_TASK BRIEF_:
Apart from the pictures, every entry below must be given again exactly.

_RECORD EXTRACTS_:
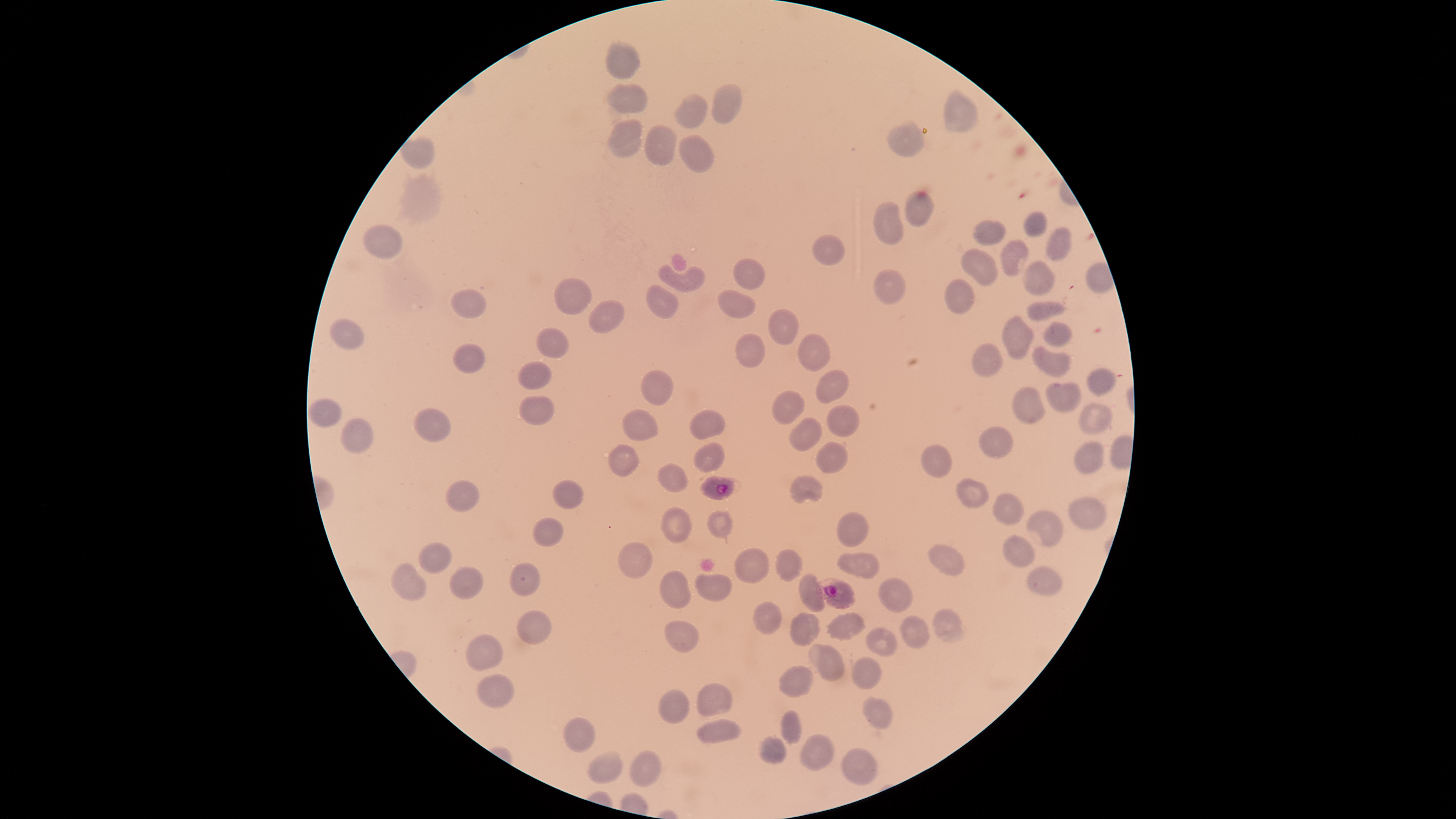

{
  "presence": "malaria parasites identified",
  "capture": "smartphone photograph through the microscope eyepiece",
  "image_size": "1456×819 pixels",
  "parasitized_RBCs": "approximate bounding boxes as {left, top, right, bottom} in pixels: {700, 476, 740, 500}, {815, 578, 855, 609}",
  "preparation": "thin smear of blood",
  "stain": "Giemsa",
  "species": "Plasmodium falciparum",
  "uninfected_RBCs": "approximate bounding boxes as {left, top, right, bottom} in pixels: {605, 39, 641, 78}, {607, 83, 649, 114}, {711, 83, 742, 125}, {944, 88, 979, 132}, {674, 94, 709, 129}, {607, 118, 644, 157}, {887, 120, 925, 158}, {644, 124, 676, 166}, {678, 134, 714, 174}, {399, 135, 436, 169}, {904, 190, 935, 227}, {872, 201, 905, 246}, {1023, 211, 1048, 238}, {972, 219, 1006, 246}, {361, 225, 404, 259}, {1045, 226, 1072, 261}, {811, 233, 847, 266}, {999, 238, 1028, 277}, {960, 247, 998, 288}, {732, 257, 767, 290}, {1022, 259, 1057, 296}, {657, 263, 706, 292}, {873, 269, 907, 305}, {553, 277, 592, 316}, {943, 278, 975, 314}, {645, 283, 679, 319}, {451, 289, 488, 318}, {716, 289, 757, 319}, {587, 299, 626, 334}, {1026, 300, 1068, 321}, {767, 308, 799, 346}, {1001, 314, 1035, 360}, {328, 318, 365, 350}, {1041, 321, 1072, 347}, {536, 326, 571, 359}, {734, 332, 766, 369}, {797, 332, 831, 372}, {971, 342, 1004, 377}, {452, 343, 486, 374}, {1031, 345, 1072, 377}, {517, 360, 551, 390}, {1087, 366, 1117, 397}, {641, 368, 674, 406}, {816, 370, 850, 405}, {1044, 381, 1081, 414}, {1011, 386, 1046, 424}, {771, 390, 805, 425}, {518, 395, 556, 426}, {308, 398, 342, 428}, {1077, 402, 1114, 436}, {826, 404, 861, 438}, {621, 407, 658, 442}, {413, 408, 453, 442}, {689, 409, 726, 440}, {788, 416, 823, 453}, {341, 418, 374, 454}, {977, 425, 1014, 459}, {815, 441, 848, 474}, {1074, 441, 1104, 473}, {692, 442, 725, 473}, {608, 443, 640, 477}, {920, 443, 953, 478}, {656, 462, 689, 493}, {790, 474, 824, 504}, {552, 477, 585, 509}, {955, 477, 990, 509}, {445, 479, 480, 512}, {992, 491, 1026, 525}, {1067, 496, 1109, 530}, {660, 505, 693, 545}, {706, 509, 733, 544}, {1026, 510, 1063, 546}, {836, 511, 870, 548}, {531, 516, 564, 547}, {1002, 534, 1036, 568}, {617, 541, 653, 579}, {417, 542, 453, 575}, {927, 543, 966, 575}, {734, 546, 770, 584}, {775, 548, 804, 582}, {837, 552, 881, 580}, {509, 561, 541, 597}, {390, 562, 427, 602}, {448, 566, 484, 600}, {1026, 566, 1063, 596}, {658, 570, 692, 610}, {797, 571, 826, 612}, {694, 572, 732, 602}, {878, 576, 912, 613}, {751, 600, 783, 635}, {931, 607, 965, 643}, {515, 608, 552, 646}, {789, 611, 822, 647}, {825, 611, 866, 641}, {898, 614, 930, 648}, {664, 619, 700, 653}, {865, 626, 898, 657}, {465, 633, 504, 673}, {808, 643, 845, 682}, {850, 656, 882, 691}, {778, 663, 814, 698}, {476, 674, 515, 709}, {696, 682, 733, 718}, {657, 689, 690, 725}, {864, 695, 894, 730}, {778, 709, 802, 746}, {563, 716, 596, 754}, {695, 718, 742, 744}, {799, 733, 835, 771}, {756, 735, 787, 764}, {840, 746, 878, 785}, {587, 750, 624, 784}, {629, 750, 661, 788}",
  "visible_region": "circular",
  "field_of_view": "single"
}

_ANSWER FOR THIS EXERCISE_:
{
  "presence": "malaria parasites identified",
  "capture": "smartphone photograph through the microscope eyepiece",
  "image_size": "1456×819 pixels",
  "parasitized_RBCs": "approximate bounding boxes as {left, top, right, bottom} in pixels: {700, 476, 740, 500}, {815, 578, 855, 609}",
  "preparation": "thin smear of blood",
  "stain": "Giemsa",
  "species": "Plasmodium falciparum",
  "uninfected_RBCs": "approximate bounding boxes as {left, top, right, bottom} in pixels: {605, 39, 641, 78}, {607, 83, 649, 114}, {711, 83, 742, 125}, {944, 88, 979, 132}, {674, 94, 709, 129}, {607, 118, 644, 157}, {887, 120, 925, 158}, {644, 124, 676, 166}, {678, 134, 714, 174}, {399, 135, 436, 169}, {904, 190, 935, 227}, {872, 201, 905, 246}, {1023, 211, 1048, 238}, {972, 219, 1006, 246}, {361, 225, 404, 259}, {1045, 226, 1072, 261}, {811, 233, 847, 266}, {999, 238, 1028, 277}, {960, 247, 998, 288}, {732, 257, 767, 290}, {1022, 259, 1057, 296}, {657, 263, 706, 292}, {873, 269, 907, 305}, {553, 277, 592, 316}, {943, 278, 975, 314}, {645, 283, 679, 319}, {451, 289, 488, 318}, {716, 289, 757, 319}, {587, 299, 626, 334}, {1026, 300, 1068, 321}, {767, 308, 799, 346}, {1001, 314, 1035, 360}, {328, 318, 365, 350}, {1041, 321, 1072, 347}, {536, 326, 571, 359}, {734, 332, 766, 369}, {797, 332, 831, 372}, {971, 342, 1004, 377}, {452, 343, 486, 374}, {1031, 345, 1072, 377}, {517, 360, 551, 390}, {1087, 366, 1117, 397}, {641, 368, 674, 406}, {816, 370, 850, 405}, {1044, 381, 1081, 414}, {1011, 386, 1046, 424}, {771, 390, 805, 425}, {518, 395, 556, 426}, {308, 398, 342, 428}, {1077, 402, 1114, 436}, {826, 404, 861, 438}, {621, 407, 658, 442}, {413, 408, 453, 442}, {689, 409, 726, 440}, {788, 416, 823, 453}, {341, 418, 374, 454}, {977, 425, 1014, 459}, {815, 441, 848, 474}, {1074, 441, 1104, 473}, {692, 442, 725, 473}, {608, 443, 640, 477}, {920, 443, 953, 478}, {656, 462, 689, 493}, {790, 474, 824, 504}, {552, 477, 585, 509}, {955, 477, 990, 509}, {445, 479, 480, 512}, {992, 491, 1026, 525}, {1067, 496, 1109, 530}, {660, 505, 693, 545}, {706, 509, 733, 544}, {1026, 510, 1063, 546}, {836, 511, 870, 548}, {531, 516, 564, 547}, {1002, 534, 1036, 568}, {617, 541, 653, 579}, {417, 542, 453, 575}, {927, 543, 966, 575}, {734, 546, 770, 584}, {775, 548, 804, 582}, {837, 552, 881, 580}, {509, 561, 541, 597}, {390, 562, 427, 602}, {448, 566, 484, 600}, {1026, 566, 1063, 596}, {658, 570, 692, 610}, {797, 571, 826, 612}, {694, 572, 732, 602}, {878, 576, 912, 613}, {751, 600, 783, 635}, {931, 607, 965, 643}, {515, 608, 552, 646}, {789, 611, 822, 647}, {825, 611, 866, 641}, {898, 614, 930, 648}, {664, 619, 700, 653}, {865, 626, 898, 657}, {465, 633, 504, 673}, {808, 643, 845, 682}, {850, 656, 882, 691}, {778, 663, 814, 698}, {476, 674, 515, 709}, {696, 682, 733, 718}, {657, 689, 690, 725}, {864, 695, 894, 730}, {778, 709, 802, 746}, {563, 716, 596, 754}, {695, 718, 742, 744}, {799, 733, 835, 771}, {756, 735, 787, 764}, {840, 746, 878, 785}, {587, 750, 624, 784}, {629, 750, 661, 788}",
  "visible_region": "circular",
  "field_of_view": "single"
}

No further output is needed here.